● Task objective
Go through the entries below from the first line and output each one exactly, up to and including the line with "United States, site archbold_FL-38.".

● Input material
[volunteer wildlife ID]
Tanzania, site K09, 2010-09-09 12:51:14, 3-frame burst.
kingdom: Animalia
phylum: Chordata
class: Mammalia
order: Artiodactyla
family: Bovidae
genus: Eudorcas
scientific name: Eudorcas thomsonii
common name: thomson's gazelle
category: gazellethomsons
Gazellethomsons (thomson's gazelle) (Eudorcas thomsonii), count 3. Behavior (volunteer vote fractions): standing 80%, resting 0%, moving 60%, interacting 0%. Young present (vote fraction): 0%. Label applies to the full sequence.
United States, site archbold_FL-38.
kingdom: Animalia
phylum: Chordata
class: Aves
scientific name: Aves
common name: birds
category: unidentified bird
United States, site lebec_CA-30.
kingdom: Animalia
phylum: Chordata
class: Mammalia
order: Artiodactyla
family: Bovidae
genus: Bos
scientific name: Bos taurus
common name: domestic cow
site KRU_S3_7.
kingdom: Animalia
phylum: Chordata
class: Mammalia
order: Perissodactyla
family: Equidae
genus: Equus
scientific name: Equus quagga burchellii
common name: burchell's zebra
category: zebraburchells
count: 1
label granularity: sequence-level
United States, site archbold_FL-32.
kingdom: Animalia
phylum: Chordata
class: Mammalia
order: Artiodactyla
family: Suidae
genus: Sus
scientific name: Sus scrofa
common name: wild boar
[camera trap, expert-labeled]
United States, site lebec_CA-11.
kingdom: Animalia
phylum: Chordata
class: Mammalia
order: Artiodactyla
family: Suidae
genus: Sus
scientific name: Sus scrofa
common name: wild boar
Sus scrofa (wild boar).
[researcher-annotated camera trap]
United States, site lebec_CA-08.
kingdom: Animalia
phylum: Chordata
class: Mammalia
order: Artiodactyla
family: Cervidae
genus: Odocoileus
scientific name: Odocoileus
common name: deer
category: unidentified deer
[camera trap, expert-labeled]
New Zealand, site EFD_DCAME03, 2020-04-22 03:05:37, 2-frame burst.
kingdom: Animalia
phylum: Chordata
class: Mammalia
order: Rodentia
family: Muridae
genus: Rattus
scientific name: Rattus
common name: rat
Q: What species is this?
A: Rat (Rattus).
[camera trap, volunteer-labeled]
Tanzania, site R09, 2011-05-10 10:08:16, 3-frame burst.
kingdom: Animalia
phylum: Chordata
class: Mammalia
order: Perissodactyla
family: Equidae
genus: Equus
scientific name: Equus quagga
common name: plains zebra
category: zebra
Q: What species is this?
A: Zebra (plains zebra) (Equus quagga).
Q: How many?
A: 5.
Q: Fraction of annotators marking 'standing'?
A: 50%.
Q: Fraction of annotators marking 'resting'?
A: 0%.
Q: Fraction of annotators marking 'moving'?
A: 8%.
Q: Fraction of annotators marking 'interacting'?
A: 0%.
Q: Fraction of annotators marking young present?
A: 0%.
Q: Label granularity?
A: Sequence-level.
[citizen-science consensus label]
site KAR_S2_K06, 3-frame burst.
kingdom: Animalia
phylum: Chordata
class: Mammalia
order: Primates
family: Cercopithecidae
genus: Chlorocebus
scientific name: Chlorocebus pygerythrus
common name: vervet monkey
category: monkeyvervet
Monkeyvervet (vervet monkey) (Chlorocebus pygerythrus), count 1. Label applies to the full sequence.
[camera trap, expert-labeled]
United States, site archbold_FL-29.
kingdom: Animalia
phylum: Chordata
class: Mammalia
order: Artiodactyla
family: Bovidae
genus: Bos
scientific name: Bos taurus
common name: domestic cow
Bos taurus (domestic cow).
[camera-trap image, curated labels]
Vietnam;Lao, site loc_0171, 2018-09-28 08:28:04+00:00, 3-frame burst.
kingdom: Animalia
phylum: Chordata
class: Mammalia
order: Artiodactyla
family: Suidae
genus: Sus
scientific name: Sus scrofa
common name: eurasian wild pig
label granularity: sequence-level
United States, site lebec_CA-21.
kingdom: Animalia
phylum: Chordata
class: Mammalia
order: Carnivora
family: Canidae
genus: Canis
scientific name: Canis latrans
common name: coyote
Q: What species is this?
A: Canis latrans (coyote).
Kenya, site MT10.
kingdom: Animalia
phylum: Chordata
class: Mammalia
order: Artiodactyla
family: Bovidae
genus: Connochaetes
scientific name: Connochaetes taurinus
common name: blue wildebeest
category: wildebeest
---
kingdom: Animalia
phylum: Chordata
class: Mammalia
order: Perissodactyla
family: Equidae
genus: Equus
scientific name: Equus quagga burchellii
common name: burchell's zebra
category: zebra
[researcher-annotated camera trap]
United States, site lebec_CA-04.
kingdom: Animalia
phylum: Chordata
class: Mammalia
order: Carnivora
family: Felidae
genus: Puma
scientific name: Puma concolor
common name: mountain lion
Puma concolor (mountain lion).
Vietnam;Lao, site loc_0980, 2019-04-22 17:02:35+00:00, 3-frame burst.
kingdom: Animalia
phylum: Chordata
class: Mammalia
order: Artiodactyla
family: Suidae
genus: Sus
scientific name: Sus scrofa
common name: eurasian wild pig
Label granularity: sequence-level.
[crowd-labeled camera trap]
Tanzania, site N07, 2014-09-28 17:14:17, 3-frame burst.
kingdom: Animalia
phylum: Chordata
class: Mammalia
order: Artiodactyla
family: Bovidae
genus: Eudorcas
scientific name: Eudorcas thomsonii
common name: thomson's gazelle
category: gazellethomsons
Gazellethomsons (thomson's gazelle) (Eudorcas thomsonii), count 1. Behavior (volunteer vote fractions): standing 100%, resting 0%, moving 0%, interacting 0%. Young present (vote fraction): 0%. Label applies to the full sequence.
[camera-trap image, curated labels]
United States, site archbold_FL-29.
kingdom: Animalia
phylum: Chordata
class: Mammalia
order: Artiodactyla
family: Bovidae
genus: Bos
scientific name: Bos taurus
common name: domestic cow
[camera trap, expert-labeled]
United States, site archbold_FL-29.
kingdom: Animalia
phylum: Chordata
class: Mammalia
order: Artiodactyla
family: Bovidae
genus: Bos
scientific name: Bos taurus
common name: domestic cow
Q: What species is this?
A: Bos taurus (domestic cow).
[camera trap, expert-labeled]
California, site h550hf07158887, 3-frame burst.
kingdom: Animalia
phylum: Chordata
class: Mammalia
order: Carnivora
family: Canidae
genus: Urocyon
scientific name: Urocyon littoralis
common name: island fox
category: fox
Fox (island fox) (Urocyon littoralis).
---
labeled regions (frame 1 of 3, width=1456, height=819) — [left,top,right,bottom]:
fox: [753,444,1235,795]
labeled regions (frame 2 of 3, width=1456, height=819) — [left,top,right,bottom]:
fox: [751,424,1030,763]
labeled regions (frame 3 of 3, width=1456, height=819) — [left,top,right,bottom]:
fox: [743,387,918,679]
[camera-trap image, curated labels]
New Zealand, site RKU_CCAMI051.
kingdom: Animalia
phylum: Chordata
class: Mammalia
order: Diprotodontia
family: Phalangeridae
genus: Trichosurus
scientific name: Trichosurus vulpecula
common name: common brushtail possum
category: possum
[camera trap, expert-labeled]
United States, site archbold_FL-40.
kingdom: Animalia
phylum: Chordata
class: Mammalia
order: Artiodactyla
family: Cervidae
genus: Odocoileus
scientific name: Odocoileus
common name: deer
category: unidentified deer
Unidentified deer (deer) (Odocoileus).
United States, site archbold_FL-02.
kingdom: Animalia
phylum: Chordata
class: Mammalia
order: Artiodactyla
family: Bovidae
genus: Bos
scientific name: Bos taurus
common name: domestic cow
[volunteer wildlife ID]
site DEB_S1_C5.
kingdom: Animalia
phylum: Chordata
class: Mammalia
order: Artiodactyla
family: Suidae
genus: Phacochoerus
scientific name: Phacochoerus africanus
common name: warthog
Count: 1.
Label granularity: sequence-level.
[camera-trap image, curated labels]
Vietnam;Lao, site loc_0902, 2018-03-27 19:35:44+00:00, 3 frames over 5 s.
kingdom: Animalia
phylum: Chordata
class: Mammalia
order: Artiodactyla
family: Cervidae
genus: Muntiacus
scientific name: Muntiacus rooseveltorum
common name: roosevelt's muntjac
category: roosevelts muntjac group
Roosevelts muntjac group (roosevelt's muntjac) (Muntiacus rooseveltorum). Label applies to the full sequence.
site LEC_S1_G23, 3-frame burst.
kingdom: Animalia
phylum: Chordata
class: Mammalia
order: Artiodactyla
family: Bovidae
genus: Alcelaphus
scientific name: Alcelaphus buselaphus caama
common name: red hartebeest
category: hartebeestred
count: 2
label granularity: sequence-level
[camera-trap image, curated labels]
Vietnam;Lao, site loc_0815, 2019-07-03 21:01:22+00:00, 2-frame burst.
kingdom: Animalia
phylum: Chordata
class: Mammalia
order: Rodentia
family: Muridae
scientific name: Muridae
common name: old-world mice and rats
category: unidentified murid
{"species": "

● Solved exercise
[volunteer wildlife ID]
Tanzania, site K09, 2010-09-09 12:51:14, 3-frame burst.
kingdom: Animalia
phylum: Chordata
class: Mammalia
order: Artiodactyla
family: Bovidae
genus: Eudorcas
scientific name: Eudorcas thomsonii
common name: thomson's gazelle
category: gazellethomsons
Gazellethomsons (thomson's gazelle) (Eudorcas thomsonii), count 3. Behavior (volunteer vote fractions): standing 80%, resting 0%, moving 60%, interacting 0%. Young present (vote fraction): 0%. Label applies to the full sequence.
United States, site archbold_FL-38.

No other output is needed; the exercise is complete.